Pulsars versus Dark Matter Interpretation of ATIC/PAMELA

TL;DR

This paper compares pulsar and dark matter sources for high-energy electrons and positrons, analyzing flux contributions, spectral features, and implications for recent cosmic ray data from ATIC, PAMELA, Fermi, and HESS.

Contribution

It provides a detailed analysis of pulsar and dark matter contributions to cosmic ray electrons and positrons, highlighting spectral features and their implications for interpreting recent data.

Findings

High-energy flux dominated by nearby pulsars, producing spectral bumps.

Absence of spectral features suggests dark matter or suppressed pulsar fluctuations.
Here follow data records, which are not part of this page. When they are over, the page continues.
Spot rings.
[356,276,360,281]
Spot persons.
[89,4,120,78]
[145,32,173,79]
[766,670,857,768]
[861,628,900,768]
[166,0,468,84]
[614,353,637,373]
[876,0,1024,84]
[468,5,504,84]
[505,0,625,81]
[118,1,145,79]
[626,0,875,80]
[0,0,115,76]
Features can be smeared by spatial energy loss variations during propagation.

Abstract

In this paper, we study the flux of electrons and positrons injected by pulsars and by annihilating or decaying dark matter in the context of recent ATIC, PAMELA, Fermi, and HESS data. We review the flux from a single pulsar and derive the flux from a distribution of pulsars. We point out that the particle acceleration in the pulsar magnetosphere is insufficient to explain the observed excess of electrons and positrons with energy E ~ 1 TeV and one has to take into account an additional acceleration of electrons at the termination shock between the pulsar and its wind nebula. We show that at energies less than a few hundred GeV, the flux from a continuous distribution of pulsars provides a good approximation to the expected flux from pulsars in the Australia Telescope National Facility (ATNF) catalog. At higher energies, we demonstrate that the electron/positron flux measured at the Earth will be dominated by a few young nearby pulsars, and therefore the spectrum would contain bumplike features. We argue that the presence of such features at high energies would strongly suggest a pulsar origin of the anomalous contribution to electron and positron fluxes. The absence of features either points to a dark matter origin or constrains pulsar models in such a way that the fluctuations are suppressed. Also we derive that the features can be partially smeared due to spatial variation of the energy losses during propagation.